* EXERCISE DATA
*****
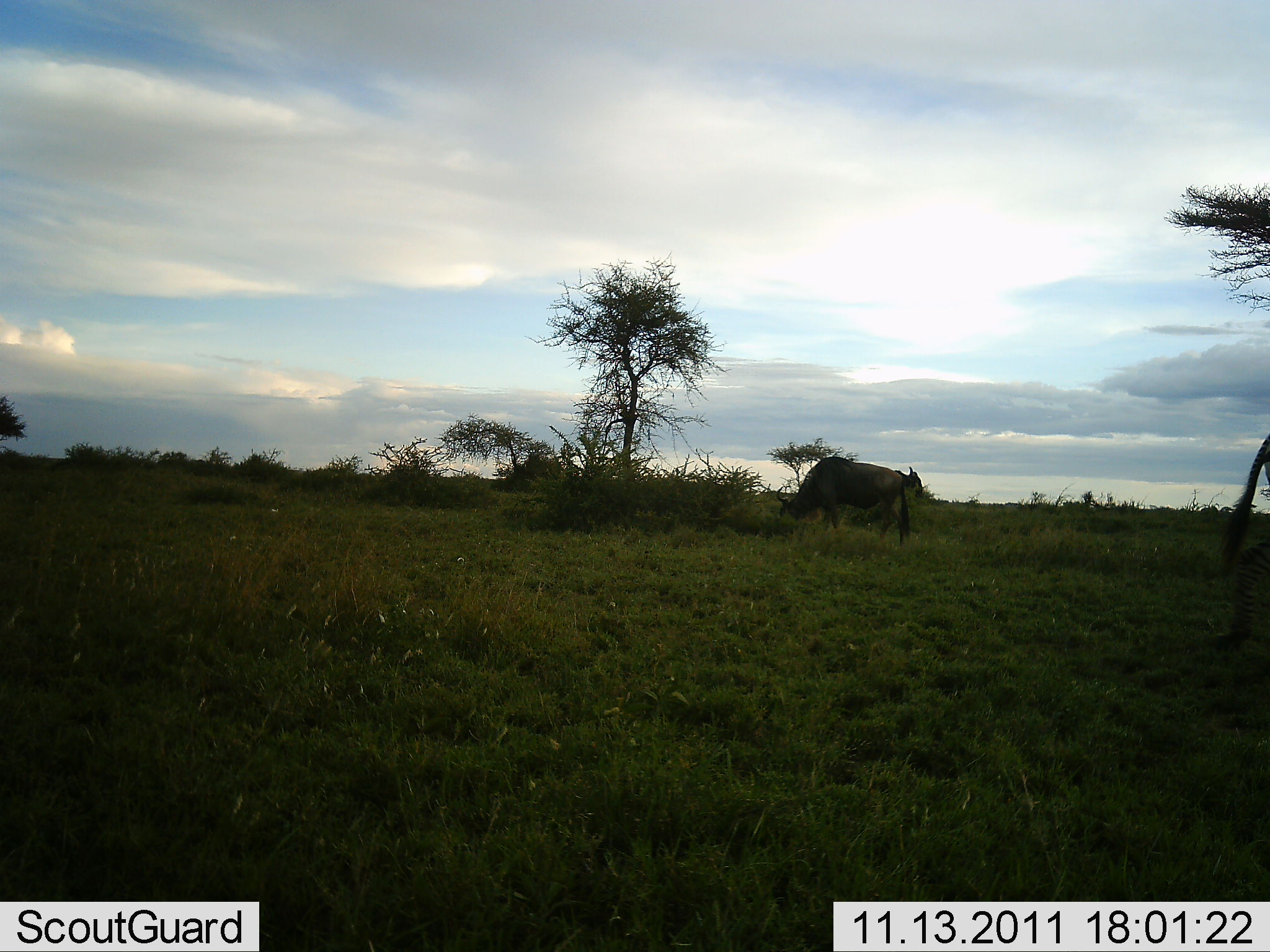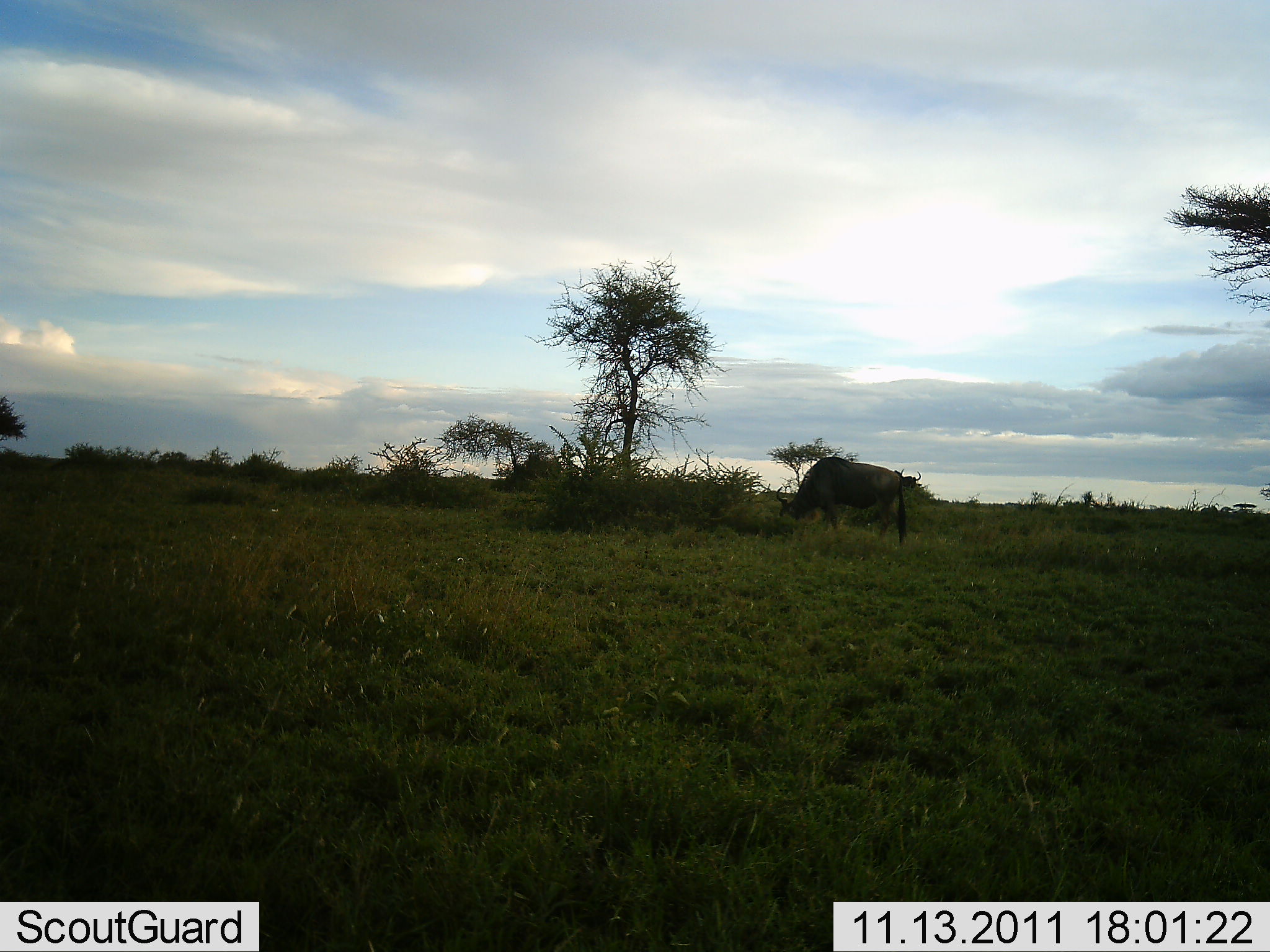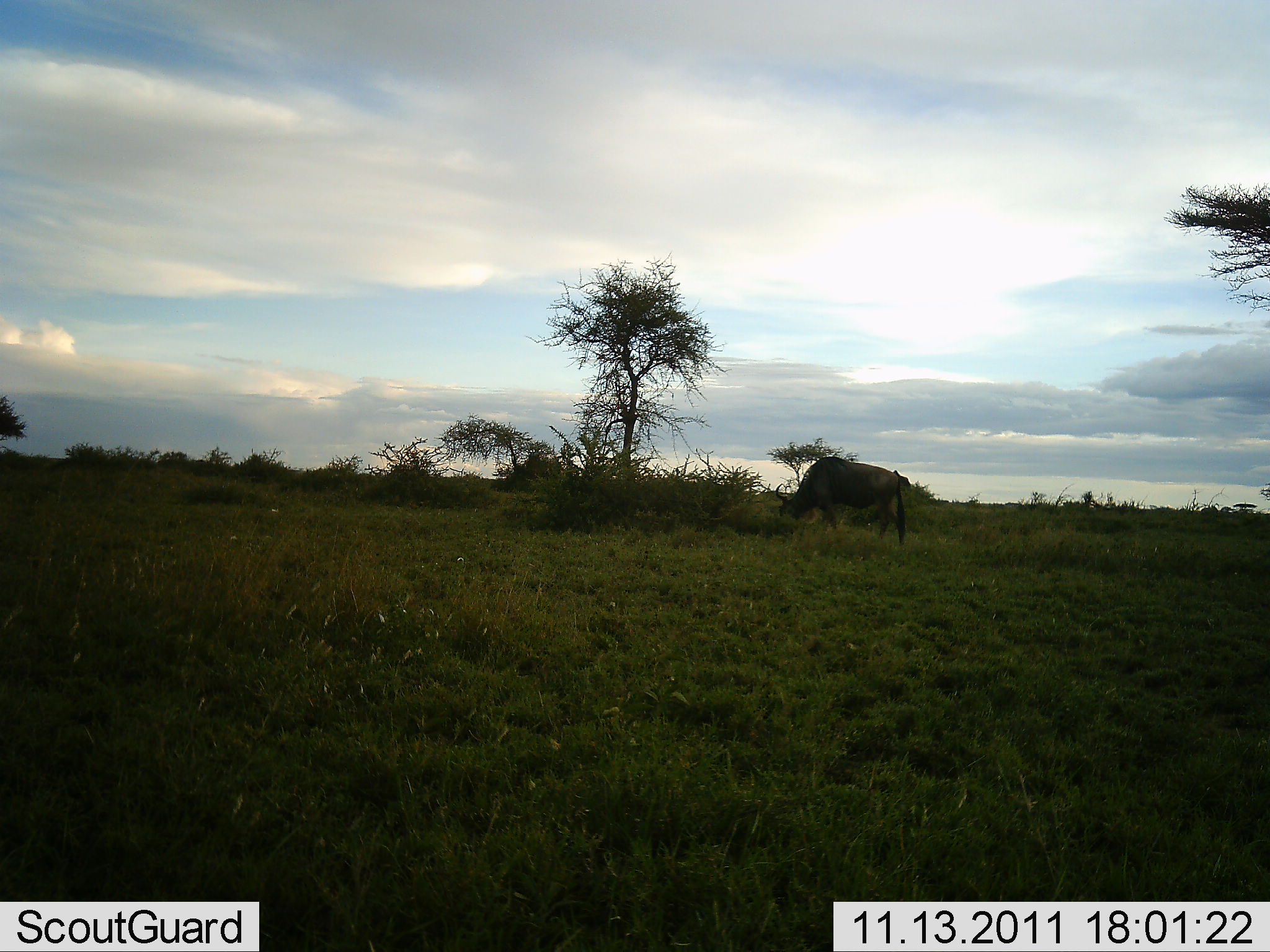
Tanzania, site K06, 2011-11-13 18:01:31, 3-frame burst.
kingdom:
*****
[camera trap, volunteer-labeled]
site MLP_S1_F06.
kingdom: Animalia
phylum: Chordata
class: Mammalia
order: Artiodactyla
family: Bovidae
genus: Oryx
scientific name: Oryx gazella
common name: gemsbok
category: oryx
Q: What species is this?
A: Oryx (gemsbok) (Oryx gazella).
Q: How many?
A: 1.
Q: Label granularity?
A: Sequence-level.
*****
* WORK TO BE COMPLETED
Tally up how many lines in the records contain the string "site". Answer with that figure only.

* RESPONSE BELOW
2